**Work request**
For the listing below, the answer is an exact retyping of the lines from the one with "Further Study ϖΠϞ" through the one with "Журнал Чудесный крючок.", both included, without pictures.

**Source records**
►

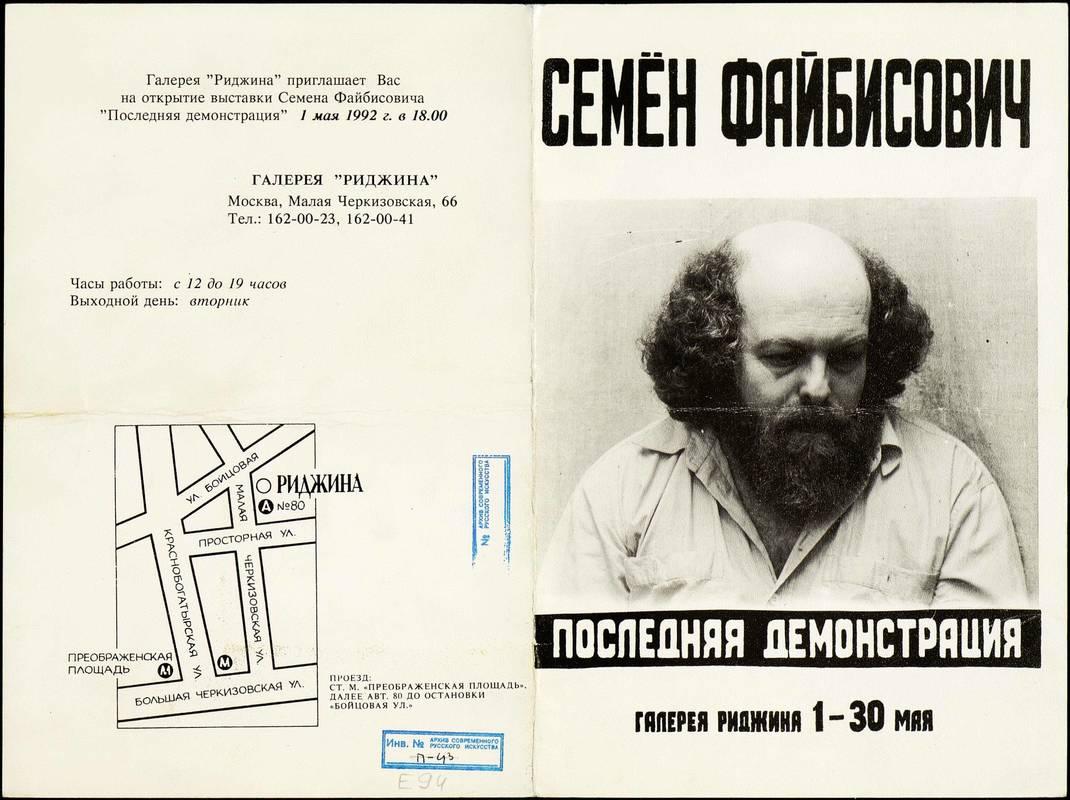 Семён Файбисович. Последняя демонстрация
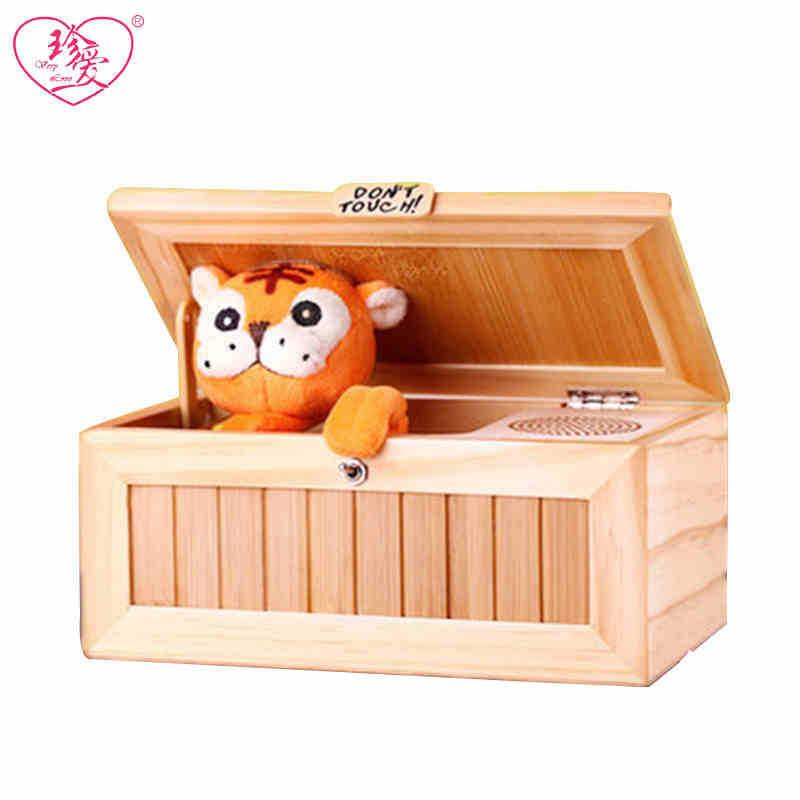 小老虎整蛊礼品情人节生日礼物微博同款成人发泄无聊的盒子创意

◄
►

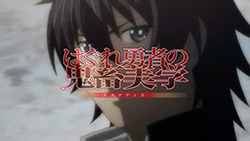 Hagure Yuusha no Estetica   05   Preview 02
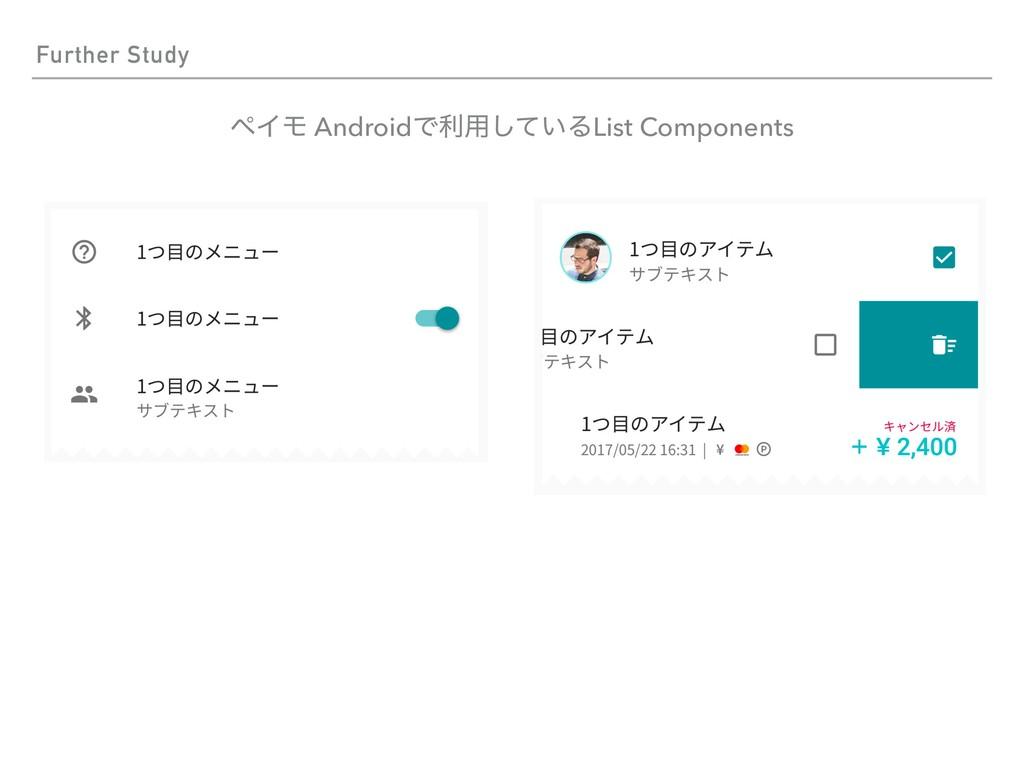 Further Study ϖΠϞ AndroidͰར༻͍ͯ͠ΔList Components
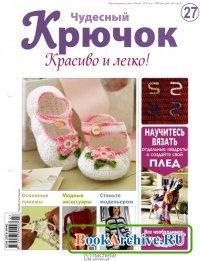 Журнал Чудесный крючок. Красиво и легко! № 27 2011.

◄

**Answer**
 Further Study ϖΠϞ AndroidͰར༻͍ͯ͠ΔList Components
 Журнал Чудесный крючок. Красиво и легко! № 27 2011.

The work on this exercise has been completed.